Подобные безумства были весьма распространены при Иннокентии VIII. «Наклонность к культу дьявола в некоторых семьях является наследственной, в некоторых местах эндемической». Религиозный бред, как это обыкновенно бывает, сочетался с половым возбуждением.
В середине XVI столетия во многих местностях Германии, особенно в женских монастырях, проявились эпидемические конвульсии, сопровождающиеся симптомами религиозного бреда и полового возбуждения. Калмейль цитирует следующий доклад об этой болезни в одном монастыре: «Большая часть монахинь тогда в течении пятидесяти дней питались только свекольным соком. Болезнь началась со рвоты черной жидкостью, которая была так горька и остра, что верхняя оболочка языка и губ потрескалась и отделилась. Вскоре они стали беспокойно спать, внезапно пробуждались со сна, слышали чьи-то жалобные вопли, а когда посторонние прибегали на помощь, то никого не находили. Иногда ими овладевало ощущение, как будто их кто-то щекочет в пятки, и они должны непрерывно смеяться. Их сбрасывало с кроватей, они метались по полу, как будто их кто-то тянул за ноги. Верхние и нижние конечности скручивались, лицо судорожно подергивало; они подскакивали и снова с силой падали на пол. У многих из них на теле имелись следы ушибов. Часто, когда они имели вполне здоровый и спокойный вид, они внезапно падали, теряли речь и оставались на полу, как бы вполне лишенные сознания, после чего их судорожно подбрасывало с такой силой, что окружающие еле могли держать их. Некоторым из них трудно было стоять на ногах, они ползли на коленях; другие взбирались на деревья и спускались оттуда головою вниз».

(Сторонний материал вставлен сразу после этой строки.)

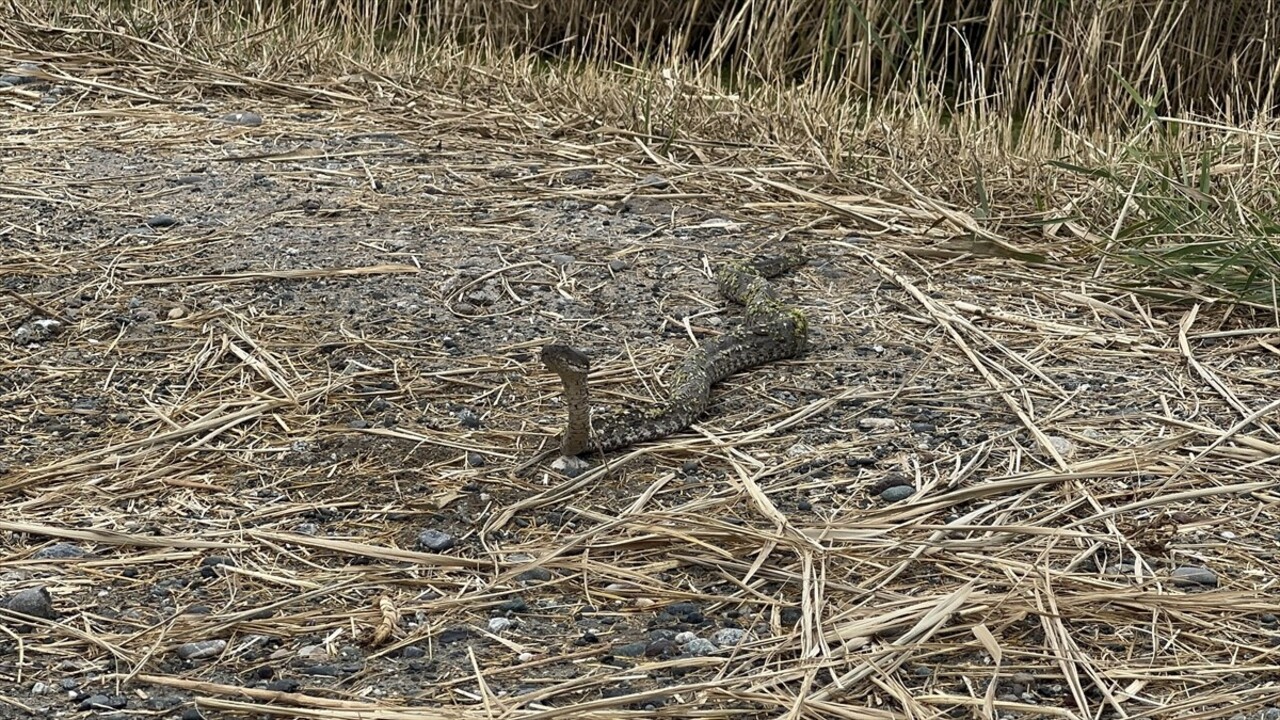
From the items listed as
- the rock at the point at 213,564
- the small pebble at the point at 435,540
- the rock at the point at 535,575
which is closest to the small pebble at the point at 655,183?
the small pebble at the point at 435,540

Подобные случаи типичной истерии повсюду проявлялись в форме эпидемии, особенно же часто в женских монастырях. Об одном из них рассказывают следующее: «Странно было то, что, как только одна из монахинь получала свои припадки, последние тотчас же поражали и остальных. Силы воли у монахинь не было никакой; они кусали себя, били и кусали своих подруг, бросались друг на друга, пытались колотить посторонних. При попытках сдерживать необузданность их поступков буйство и экзальтация усиливались; если их предоставляли самим себе, то доходило до укусов и поранений, которые, однако, по-видимому, не причиняли им особенных болей».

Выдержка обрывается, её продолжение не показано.